EXERCISE TEXT:
Another was an email I got from a local lawyer. She was wanting me to be an expert witness for her case, a woman with poorly controlled diabetes and noncompliance, who was admitted for hyperglycemia of 650 mg/dL, A1c 14%. They were very willing to pay me for my time. Apparently during the hospitalization she fell because she was unsteady on her feet. One thing led to another and she developed an infection which ultimately led to a below-knee amputation. She's now suing the hospital because appparently they didn't prevent her from falling. So it's their fault that she lost her foot. I was fuming when I read the report. And diplomatically told the lawyer: "No thanks" though I was tempted to say that it was not the hospital's fault that your patient was in poor health, and weight 230 kg, and was lazy and had uncontrolled diabetes. She had only herself to blame for losing her foot. And suing the hospital only shows her, and her lawyers' greed. Go to hell, I was tempted to say.
It's easy to blame others. But where are we going to draw the line? When are we going to admit that our health is our responsibility- no one else's. And that if shit happens, take a good look at the mirror before you blame anyone else.

SOURCE MATERIAL:
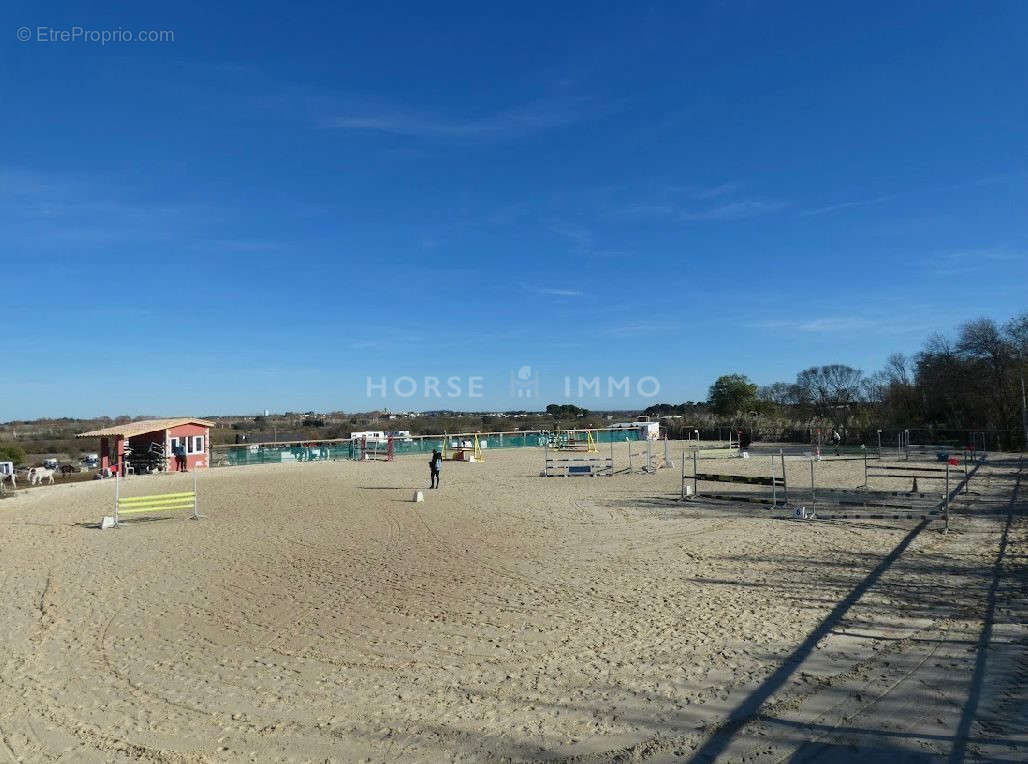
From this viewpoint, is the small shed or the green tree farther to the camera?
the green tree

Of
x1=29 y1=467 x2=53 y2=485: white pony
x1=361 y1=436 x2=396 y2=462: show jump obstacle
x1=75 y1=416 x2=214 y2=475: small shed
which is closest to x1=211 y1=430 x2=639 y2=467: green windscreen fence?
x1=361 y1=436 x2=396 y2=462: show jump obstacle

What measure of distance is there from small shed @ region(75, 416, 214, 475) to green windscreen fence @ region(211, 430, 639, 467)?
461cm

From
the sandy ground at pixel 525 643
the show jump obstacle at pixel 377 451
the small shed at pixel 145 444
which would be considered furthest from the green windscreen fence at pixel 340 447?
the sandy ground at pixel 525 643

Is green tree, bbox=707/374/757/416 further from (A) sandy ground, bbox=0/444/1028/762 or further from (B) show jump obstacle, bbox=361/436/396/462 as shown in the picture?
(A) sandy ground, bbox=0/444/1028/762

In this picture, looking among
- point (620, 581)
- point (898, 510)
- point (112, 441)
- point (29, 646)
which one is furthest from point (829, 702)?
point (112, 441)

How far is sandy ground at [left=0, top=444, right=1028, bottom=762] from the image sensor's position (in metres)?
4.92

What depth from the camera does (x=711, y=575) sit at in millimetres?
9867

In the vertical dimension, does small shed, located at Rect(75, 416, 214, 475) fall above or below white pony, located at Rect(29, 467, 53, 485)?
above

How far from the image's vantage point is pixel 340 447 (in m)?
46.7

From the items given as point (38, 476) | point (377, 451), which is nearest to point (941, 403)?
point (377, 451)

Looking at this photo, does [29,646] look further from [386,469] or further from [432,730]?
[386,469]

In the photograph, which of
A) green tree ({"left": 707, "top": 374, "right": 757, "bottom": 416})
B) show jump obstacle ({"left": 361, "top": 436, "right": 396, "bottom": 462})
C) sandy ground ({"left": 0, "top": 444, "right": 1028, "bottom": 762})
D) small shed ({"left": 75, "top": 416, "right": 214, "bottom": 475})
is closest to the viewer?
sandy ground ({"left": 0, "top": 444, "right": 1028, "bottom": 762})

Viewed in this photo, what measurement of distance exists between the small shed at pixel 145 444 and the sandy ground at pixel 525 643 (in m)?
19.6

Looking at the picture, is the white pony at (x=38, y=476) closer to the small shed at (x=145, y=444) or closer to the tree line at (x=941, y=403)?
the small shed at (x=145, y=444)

COMPLETE THE FOLLOWING:
A: According to the passage on the diabetes lawsuit, why is the woman suing the hospital? Answer in one to three sentences.
B: Write the next part of the passage on the diabetes lawsuit, beginning right after its final sentence.
The entries above are separate material and have no connection to the passage on the diabetes lawsuit.

TASK ANSWERS:
A: She is suing the hospital because it did not prevent her from falling during her hospitalization. That fall set off a chain of events, including an infection, that ended in a below-knee amputation, so she holds the hospital responsible for the loss of her foot.

B:
But in the meantime, we blame others. The doctors. The hospitals. McDonalds (remember that case years ago when the stupid mother sued McD for making her kid fat?). And we wonder why the healthcare costs go up. We wonder why hospitals charge so much, if nothing else only to be able to cover the millions they spend on legal costs every year.
It is times like this that I realize there is no hope for the future of healthcare in the USA. That I worry about retiring here and having to incur healthcare costs. And that perhaps it is just a matter of time before a patient sues me because his diabetes was making him blind.